DATASET CONTENT

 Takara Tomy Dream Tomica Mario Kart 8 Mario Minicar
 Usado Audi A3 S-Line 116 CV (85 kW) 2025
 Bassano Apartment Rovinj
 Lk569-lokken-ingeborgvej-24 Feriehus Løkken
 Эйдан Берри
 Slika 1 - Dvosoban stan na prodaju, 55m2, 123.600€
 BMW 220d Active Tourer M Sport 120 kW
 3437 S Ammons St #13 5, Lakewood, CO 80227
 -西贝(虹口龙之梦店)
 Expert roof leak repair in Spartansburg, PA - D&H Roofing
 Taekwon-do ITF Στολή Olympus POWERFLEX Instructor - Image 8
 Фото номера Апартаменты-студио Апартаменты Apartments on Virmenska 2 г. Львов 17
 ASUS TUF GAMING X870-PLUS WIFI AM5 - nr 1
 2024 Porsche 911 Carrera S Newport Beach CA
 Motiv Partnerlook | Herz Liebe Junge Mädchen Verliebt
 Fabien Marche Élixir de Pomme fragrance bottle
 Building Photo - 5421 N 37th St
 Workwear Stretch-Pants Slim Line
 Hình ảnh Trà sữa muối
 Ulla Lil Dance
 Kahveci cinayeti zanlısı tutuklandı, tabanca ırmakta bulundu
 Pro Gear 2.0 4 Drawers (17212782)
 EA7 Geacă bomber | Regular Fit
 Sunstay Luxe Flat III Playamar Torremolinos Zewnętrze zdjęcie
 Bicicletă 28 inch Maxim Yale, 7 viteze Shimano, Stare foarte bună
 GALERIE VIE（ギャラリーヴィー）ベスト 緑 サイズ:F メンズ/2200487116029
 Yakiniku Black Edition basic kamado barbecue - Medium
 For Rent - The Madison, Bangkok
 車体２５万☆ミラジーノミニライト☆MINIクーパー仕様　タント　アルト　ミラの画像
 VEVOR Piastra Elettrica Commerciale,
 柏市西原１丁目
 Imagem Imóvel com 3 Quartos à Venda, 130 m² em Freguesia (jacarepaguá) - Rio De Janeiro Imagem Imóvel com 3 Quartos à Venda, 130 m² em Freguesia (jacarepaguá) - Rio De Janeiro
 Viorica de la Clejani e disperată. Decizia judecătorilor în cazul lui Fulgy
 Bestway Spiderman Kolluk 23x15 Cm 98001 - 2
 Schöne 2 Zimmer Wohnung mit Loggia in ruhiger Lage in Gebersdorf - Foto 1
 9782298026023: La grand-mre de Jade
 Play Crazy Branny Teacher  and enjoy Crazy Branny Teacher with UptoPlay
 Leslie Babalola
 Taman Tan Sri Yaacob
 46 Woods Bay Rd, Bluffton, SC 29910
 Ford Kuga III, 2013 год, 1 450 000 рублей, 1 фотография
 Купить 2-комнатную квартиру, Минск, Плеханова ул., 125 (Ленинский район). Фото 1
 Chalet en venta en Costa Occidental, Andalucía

WHAT YOU NEED TO DO
Set down the lines from the one with "VEVOR Piastra Elettrica" through the end of the data above. Keep each exactly as written and add no other line.

SOLUTION FOR THIS TASK
 VEVOR Piastra Elettrica Commerciale,
 柏市西原１丁目
 Imagem Imóvel com 3 Quartos à Venda, 130 m² em Freguesia (jacarepaguá) - Rio De Janeiro Imagem Imóvel com 3 Quartos à Venda, 130 m² em Freguesia (jacarepaguá) - Rio De Janeiro
 Viorica de la Clejani e disperată. Decizia judecătorilor în cazul lui Fulgy
 Bestway Spiderman Kolluk 23x15 Cm 98001 - 2
 Schöne 2 Zimmer Wohnung mit Loggia in ruhiger Lage in Gebersdorf - Foto 1
 9782298026023: La grand-mre de Jade
 Play Crazy Branny Teacher  and enjoy Crazy Branny Teacher with UptoPlay
 Leslie Babalola
 Taman Tan Sri Yaacob
 46 Woods Bay Rd, Bluffton, SC 29910
 Ford Kuga III, 2013 год, 1 450 000 рублей, 1 фотография
 Купить 2-комнатную квартиру, Минск, Плеханова ул., 125 (Ленинский район). Фото 1
 Chalet en venta en Costa Occidental, Andalucía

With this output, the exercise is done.